◆ **Activity**
Each entry below should be retyped exactly, with nothing omitted.

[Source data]
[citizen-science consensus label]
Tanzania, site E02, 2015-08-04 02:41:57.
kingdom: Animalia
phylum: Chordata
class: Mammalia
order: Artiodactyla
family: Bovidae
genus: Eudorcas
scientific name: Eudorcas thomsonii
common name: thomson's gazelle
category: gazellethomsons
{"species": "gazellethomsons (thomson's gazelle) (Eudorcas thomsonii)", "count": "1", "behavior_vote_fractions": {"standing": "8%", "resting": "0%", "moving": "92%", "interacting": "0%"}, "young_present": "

◆ **Your response**
[citizen-science consensus label]
Tanzania, site E02, 2015-08-04 02:41:57.
kingdom: Animalia
phylum: Chordata
class: Mammalia
order: Artiodactyla
family: Bovidae
genus: Eudorcas
scientific name: Eudorcas thomsonii
common name: thomson's gazelle
category: gazellethomsons
{"species": "gazellethomsons (thomson's gazelle) (Eudorcas thomsonii)", "count": "1", "behavior_vote_fractions": {"standing": "8%", "resting": "0%", "moving": "92%", "interacting": "0%"}, "young_present": "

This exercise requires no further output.